Verilen Problem A | Seçilen alıntıya göre Alexander, Parsons'ın teorisini hangi gerekçelerle eleştirmiştir?
==== Seçilen Alıntı
25 Ocak 2015 Pazar

Jeffrey C. Alexander

Jeffrey C. Alexander

Parsons’ın teorisini fazlaca indirgemeci olmakla, çatışma ve gerilime yeterince yer vermemekle eleştiren Alexander, bu eksiklikleri gidermeye çalışmıştır.
Teorinin güçlendirilmesi için bu teoriye çatışma ve öznel anlam kavramlarının dâhil edilmesi ve sistem bütünleşmesi, alt sistemlerin yorumlanması ve denge gibi kavramların verili olarak kabul edilmemesi, sorgulamaya açık eğilimler olarak görülmesi gerektiğini ileri sürmüştür.
========
==== Sağlanan Bilgiler
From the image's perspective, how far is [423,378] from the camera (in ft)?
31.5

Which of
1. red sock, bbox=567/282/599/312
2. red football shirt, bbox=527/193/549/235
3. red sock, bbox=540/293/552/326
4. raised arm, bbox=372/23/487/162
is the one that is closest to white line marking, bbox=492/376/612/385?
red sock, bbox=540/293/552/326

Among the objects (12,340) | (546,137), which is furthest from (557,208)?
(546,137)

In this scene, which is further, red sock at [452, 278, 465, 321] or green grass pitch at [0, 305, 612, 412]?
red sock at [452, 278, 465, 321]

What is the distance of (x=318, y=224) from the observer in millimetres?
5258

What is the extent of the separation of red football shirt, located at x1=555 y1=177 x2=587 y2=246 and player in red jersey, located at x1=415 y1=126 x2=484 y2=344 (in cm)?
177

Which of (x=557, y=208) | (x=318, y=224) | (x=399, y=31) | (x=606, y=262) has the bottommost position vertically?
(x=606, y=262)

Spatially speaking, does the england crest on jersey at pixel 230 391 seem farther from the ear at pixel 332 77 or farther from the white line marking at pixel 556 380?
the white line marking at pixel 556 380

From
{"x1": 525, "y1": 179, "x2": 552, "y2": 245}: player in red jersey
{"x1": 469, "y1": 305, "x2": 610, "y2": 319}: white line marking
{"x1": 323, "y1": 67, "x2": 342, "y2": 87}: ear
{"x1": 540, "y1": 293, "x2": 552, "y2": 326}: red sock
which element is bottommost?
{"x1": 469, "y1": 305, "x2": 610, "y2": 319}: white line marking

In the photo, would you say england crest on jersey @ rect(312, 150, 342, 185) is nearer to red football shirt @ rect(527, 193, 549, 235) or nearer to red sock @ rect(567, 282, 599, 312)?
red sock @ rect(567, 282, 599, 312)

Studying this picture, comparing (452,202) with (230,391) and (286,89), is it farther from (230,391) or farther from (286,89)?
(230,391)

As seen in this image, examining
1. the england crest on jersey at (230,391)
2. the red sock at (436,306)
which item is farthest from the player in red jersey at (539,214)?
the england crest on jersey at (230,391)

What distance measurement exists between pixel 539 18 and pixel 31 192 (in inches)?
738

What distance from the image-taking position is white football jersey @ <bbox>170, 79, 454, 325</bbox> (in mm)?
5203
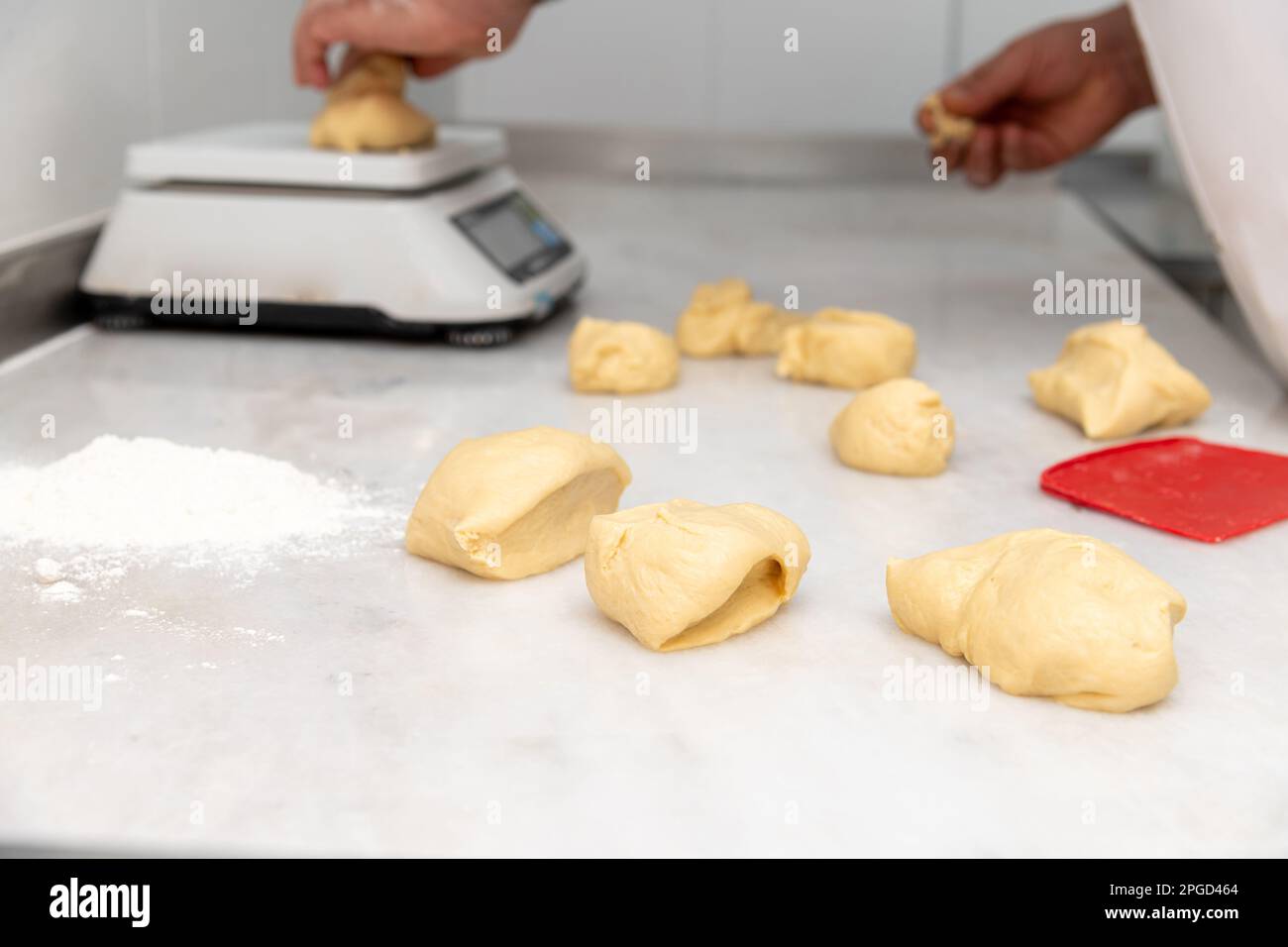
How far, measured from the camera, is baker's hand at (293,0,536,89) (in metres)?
========
==== Sağlanan Bilgiler
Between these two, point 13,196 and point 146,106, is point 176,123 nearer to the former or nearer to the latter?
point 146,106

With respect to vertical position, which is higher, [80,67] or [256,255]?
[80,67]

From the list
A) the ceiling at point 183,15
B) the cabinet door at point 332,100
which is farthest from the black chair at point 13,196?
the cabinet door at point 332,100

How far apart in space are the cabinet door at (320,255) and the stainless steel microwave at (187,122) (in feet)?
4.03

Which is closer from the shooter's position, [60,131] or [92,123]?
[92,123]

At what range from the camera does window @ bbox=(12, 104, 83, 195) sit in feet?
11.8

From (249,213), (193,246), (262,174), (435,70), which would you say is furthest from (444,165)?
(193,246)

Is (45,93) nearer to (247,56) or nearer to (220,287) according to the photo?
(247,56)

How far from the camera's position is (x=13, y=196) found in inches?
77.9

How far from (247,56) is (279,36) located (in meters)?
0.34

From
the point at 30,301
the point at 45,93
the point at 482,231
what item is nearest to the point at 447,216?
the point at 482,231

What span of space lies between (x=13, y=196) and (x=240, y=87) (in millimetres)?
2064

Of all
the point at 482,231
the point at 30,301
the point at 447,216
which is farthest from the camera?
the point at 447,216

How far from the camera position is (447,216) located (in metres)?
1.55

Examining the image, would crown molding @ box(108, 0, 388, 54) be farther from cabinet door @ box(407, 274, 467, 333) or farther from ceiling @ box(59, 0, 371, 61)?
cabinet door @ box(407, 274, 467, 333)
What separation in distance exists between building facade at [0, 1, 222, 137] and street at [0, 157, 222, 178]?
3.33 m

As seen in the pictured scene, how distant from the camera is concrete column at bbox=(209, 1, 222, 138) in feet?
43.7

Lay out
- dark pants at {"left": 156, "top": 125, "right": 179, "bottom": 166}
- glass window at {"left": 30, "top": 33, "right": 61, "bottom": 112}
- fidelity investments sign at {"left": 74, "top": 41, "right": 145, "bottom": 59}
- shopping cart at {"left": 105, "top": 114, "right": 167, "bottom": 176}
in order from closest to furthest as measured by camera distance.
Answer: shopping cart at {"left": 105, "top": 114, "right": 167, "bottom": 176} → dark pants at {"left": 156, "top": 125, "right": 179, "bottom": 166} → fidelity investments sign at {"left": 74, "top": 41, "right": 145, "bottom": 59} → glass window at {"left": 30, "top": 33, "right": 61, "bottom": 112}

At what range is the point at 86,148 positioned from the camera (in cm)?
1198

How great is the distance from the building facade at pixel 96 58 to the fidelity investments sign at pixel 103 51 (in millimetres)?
========
==== Sağlanan Bilgiler
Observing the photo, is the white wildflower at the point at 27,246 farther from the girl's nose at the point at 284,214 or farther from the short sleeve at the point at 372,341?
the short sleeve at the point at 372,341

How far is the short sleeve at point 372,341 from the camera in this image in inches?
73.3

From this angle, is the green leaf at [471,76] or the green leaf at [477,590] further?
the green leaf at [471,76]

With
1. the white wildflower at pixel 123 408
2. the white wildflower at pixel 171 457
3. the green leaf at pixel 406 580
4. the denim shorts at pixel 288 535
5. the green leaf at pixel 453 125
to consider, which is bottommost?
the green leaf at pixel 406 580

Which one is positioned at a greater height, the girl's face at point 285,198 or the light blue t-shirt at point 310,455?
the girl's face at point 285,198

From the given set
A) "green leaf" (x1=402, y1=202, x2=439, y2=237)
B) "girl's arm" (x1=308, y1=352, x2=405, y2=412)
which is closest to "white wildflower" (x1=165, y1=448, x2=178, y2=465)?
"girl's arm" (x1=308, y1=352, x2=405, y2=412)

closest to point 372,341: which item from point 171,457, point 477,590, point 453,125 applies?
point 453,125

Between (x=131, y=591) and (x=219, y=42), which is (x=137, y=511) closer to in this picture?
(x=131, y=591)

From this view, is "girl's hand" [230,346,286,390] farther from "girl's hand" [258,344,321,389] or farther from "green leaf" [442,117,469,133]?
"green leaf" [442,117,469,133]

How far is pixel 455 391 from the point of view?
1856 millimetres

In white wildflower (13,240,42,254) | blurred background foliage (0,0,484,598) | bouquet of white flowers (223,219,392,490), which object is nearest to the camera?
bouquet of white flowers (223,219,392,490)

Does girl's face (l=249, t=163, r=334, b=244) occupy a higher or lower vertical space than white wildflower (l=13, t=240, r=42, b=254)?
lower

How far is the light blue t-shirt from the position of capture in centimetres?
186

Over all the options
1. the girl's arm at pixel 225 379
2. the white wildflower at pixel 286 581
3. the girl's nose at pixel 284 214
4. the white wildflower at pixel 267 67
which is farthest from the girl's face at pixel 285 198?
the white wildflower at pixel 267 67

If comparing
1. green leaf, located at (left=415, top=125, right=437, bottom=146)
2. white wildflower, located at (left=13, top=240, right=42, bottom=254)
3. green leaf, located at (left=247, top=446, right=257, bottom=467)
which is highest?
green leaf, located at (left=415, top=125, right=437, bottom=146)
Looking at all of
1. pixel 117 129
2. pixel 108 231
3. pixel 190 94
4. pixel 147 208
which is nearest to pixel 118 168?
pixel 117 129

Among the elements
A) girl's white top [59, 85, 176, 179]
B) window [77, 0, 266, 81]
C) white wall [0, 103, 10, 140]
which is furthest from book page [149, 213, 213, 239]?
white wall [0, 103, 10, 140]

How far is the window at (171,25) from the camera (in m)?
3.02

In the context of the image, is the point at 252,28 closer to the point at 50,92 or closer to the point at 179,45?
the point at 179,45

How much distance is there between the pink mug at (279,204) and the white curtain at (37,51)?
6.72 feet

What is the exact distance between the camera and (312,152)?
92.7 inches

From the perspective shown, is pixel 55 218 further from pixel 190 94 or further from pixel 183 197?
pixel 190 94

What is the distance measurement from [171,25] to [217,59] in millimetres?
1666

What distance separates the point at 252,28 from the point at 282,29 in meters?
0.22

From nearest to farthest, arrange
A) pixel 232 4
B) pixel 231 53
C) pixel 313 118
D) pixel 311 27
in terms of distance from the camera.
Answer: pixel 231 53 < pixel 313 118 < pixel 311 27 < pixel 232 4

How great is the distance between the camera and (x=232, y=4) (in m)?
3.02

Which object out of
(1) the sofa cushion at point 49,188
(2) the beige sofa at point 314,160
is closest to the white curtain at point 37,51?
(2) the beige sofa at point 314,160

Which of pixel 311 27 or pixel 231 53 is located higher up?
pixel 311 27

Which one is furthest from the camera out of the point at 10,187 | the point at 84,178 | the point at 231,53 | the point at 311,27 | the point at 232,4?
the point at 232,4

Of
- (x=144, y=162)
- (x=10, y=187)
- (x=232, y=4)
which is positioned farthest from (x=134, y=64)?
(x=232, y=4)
========
Verilen Problem B | Listede "bouquet" dizesini içeren satır sayısını hesaplayın ve yalnızca sayıyı verin.

Alıştırma Yanıtı A | Fazlaca indirgemeci olduğu ve çatışma ile gerilime yeterince yer vermediği gerekçesiyle eleştirmiştir.

Alıştırma Yanıtı B | 2